Error in ReplicaSet "request did not complete within requested timeout" installing addon.

Question

Error in ReplicaSet "request did not complete within requested timeout" installing addon.

Closed this issue 7 months ago · 2 comments

jonathan-d-palumbo commented 7 months ago

/kind bug

What happened?
Upgrading from "v1.29.1-eksbuild.1" -> "v1.30.0-eksbuild.1" the update was timing out. I removed the added on then tried reinstalling and the addon is now stuck on "Creating". Upon further investigation is appears the replica set for the controller is timing out during creation of the controller pods. The replica set shows this error in the events.

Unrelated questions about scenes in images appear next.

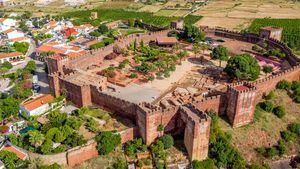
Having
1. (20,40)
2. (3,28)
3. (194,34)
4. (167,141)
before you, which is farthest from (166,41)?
(3,28)

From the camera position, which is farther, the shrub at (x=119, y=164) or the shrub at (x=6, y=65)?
the shrub at (x=6, y=65)

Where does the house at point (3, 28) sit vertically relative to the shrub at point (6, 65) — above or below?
above

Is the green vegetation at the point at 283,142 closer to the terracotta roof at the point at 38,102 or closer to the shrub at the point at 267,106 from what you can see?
the shrub at the point at 267,106

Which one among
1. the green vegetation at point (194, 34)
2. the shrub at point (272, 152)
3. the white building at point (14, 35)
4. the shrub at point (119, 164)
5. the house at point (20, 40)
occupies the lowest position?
the shrub at point (272, 152)

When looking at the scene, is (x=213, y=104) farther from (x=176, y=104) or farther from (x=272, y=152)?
(x=272, y=152)

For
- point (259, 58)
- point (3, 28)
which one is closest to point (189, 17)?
point (259, 58)

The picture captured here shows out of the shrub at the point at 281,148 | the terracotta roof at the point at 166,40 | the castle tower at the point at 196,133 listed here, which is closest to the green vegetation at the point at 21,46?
the terracotta roof at the point at 166,40
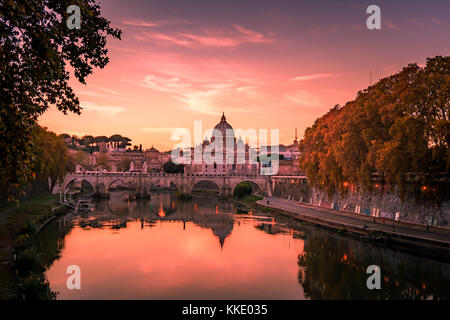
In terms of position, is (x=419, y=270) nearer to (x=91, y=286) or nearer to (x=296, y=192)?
(x=91, y=286)

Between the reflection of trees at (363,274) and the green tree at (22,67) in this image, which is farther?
the reflection of trees at (363,274)

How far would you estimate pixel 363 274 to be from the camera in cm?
2252

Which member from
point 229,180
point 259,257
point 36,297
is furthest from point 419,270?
point 229,180

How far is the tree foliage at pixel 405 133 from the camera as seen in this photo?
26.2 m

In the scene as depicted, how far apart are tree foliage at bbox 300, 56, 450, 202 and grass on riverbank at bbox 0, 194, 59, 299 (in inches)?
Result: 975

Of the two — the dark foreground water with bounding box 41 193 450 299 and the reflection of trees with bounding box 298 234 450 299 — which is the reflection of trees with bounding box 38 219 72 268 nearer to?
the dark foreground water with bounding box 41 193 450 299

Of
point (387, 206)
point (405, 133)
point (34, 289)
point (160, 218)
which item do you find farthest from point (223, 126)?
point (34, 289)

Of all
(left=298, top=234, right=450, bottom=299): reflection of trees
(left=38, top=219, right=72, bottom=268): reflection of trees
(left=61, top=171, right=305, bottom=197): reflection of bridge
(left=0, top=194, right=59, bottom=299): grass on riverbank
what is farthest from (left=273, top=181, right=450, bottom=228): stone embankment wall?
(left=0, top=194, right=59, bottom=299): grass on riverbank

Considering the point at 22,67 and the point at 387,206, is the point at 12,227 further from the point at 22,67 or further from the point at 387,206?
the point at 387,206

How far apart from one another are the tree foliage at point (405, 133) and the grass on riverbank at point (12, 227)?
2477 cm

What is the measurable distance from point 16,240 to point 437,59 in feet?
109

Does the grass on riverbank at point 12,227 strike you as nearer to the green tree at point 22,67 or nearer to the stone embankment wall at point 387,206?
the green tree at point 22,67

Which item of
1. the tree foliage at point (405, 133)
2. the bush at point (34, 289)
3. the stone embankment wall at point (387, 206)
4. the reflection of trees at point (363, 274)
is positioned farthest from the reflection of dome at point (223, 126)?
the bush at point (34, 289)

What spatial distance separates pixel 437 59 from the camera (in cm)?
2781
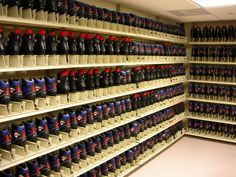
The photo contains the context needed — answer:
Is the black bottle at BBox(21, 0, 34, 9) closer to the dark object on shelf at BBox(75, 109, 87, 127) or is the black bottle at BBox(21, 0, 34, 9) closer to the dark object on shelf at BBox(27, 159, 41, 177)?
the dark object on shelf at BBox(75, 109, 87, 127)

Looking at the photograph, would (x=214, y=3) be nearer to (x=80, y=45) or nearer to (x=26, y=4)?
(x=80, y=45)

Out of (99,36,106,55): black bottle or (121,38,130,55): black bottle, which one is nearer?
(99,36,106,55): black bottle

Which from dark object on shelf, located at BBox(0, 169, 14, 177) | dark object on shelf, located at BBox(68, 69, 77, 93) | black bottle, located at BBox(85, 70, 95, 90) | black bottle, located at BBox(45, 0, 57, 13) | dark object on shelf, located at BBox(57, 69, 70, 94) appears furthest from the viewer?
black bottle, located at BBox(85, 70, 95, 90)

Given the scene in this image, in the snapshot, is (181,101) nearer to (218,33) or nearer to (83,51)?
(218,33)

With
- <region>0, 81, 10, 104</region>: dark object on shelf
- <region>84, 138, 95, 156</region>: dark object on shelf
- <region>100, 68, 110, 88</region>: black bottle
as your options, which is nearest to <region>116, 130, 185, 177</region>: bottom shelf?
A: <region>84, 138, 95, 156</region>: dark object on shelf

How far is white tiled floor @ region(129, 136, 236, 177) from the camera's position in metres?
4.28

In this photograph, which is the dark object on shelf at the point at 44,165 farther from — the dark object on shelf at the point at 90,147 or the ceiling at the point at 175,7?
the ceiling at the point at 175,7

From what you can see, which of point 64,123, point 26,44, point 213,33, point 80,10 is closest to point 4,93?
point 26,44

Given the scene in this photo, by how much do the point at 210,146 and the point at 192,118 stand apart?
2.56ft

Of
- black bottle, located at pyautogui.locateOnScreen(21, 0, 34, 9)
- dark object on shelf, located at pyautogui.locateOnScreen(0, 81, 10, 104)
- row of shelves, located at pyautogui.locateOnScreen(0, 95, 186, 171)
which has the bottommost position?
row of shelves, located at pyautogui.locateOnScreen(0, 95, 186, 171)

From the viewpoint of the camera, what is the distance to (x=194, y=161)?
188 inches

Error creating: Timeout: request did not complete within requested timeout - context deadline exceeded

Is there somewhere I can look for additional details on what is causing the timeout?

What you expected to happen?

Expected the EBS CSI Driver to install successfully.

How to reproduce it (as minimally and precisely as possible)?
I am not sure exactly, this seems to be exclusive to a single cluster.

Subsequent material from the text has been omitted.